## Teaching

### GEOL593 Lithogeochemistry of ore forming processes

**Course description:**
Lithogeochemistry is the study of fluid-rock interaction in hydrothermal systems from a mineralogical perspective. Practical course on numerical modeling of fluid-rock interaction combined with observations of mineral assemblages in rocks and thin sections taking hydrothermal ore deposits as test examples including pegmatites and veins, greisen alteration, porphyry systems and REE deposits. Mechanisms of metal complexation, transport and mineralization processes in hydrothermal fluids are connected to mineral alteration textures, mineral/rock geochemistry and mineral paragenesis.

**Course objectives**

- Predict hydrothermal fluid-rock reaction paths using numerical modeling.
- Calculate stability of ore minerals and solubility of metals in fluids.
- Recognize alteration types and establish a mineral paragenesis.
- Connect alteration features with geochemical changes in bulk rock and mineral chemistry.
- Combine numerical modeling with observations as a tool to interpret the genesis of different hydrothermal ore deposits.

### GEGN330 Thermodynamics for geoscientists

**Course description:**
Introduction to fundamental principles of thermodynamics applied to geosciences and geoengineering. Thermodynamics are used as a tool for evaluating the stability and chemical transformation of minerals and rocks, evolution of vapors and liquids and their reaction paths when subjected to different P-T geological regimes. The course will focus on basic principles of thermodynamics and make use of examples relevant to geoscientists encompassing: i) calculation of thermodynamic properties (volume, heat capacity, enthalpy and entropy) as a function of pressure, temperature and composition, ii) the study of heat transfer and volume change associated to chemical reactions and iii) evaluation of phase stabilities using Gibbs energy minimization and law of mass action. Introduction to pure phase properties, ideal and non-ideal solutions, activities, equilibrium constants, chemical potential, electrolytes, phase rule and Gibbs energy function.
========================================
• [PROMPT]: Continue the teaching page describing the geology courses from the point at which it ends.
========================================
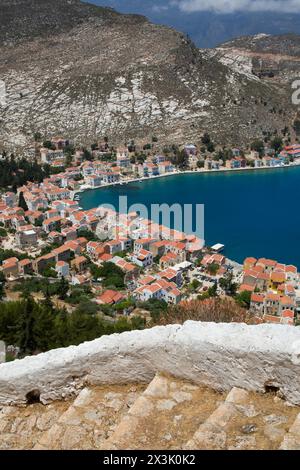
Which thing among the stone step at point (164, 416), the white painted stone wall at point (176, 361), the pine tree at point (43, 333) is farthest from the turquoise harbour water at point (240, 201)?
the stone step at point (164, 416)

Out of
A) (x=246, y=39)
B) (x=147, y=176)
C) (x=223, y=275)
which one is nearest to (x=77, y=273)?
(x=223, y=275)

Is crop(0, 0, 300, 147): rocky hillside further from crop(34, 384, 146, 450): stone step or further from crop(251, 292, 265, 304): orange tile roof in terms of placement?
crop(34, 384, 146, 450): stone step

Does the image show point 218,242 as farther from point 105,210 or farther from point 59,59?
point 59,59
========================================
• [ANSWER SPACE]:
**Course objectives**

- Introduce basic principles of thermodynamics and their applications to geological systems.
- Predict the stability of minerals, liquids and vapors as a function of P and T.
- Link thermodynamic predictions and basic principles to geological processes.
- Use thermodynamic tables (databases) for calculating the properties of substances.
- Software (GEMS and GNU Octave) as tools for calculating thermodynamic properties and the graphical representation of thermodynamic functions.

### GEGN206 Earth materials

**Course description:**
Introduction to Earth Materials, emphasizing the structure, composition, formation, and behavior of minerals. Laboratories emphasize the recognition, description, and engineering evaluation of earth materials. 2 hours lecture, 3 hours lab; 3 semester hours.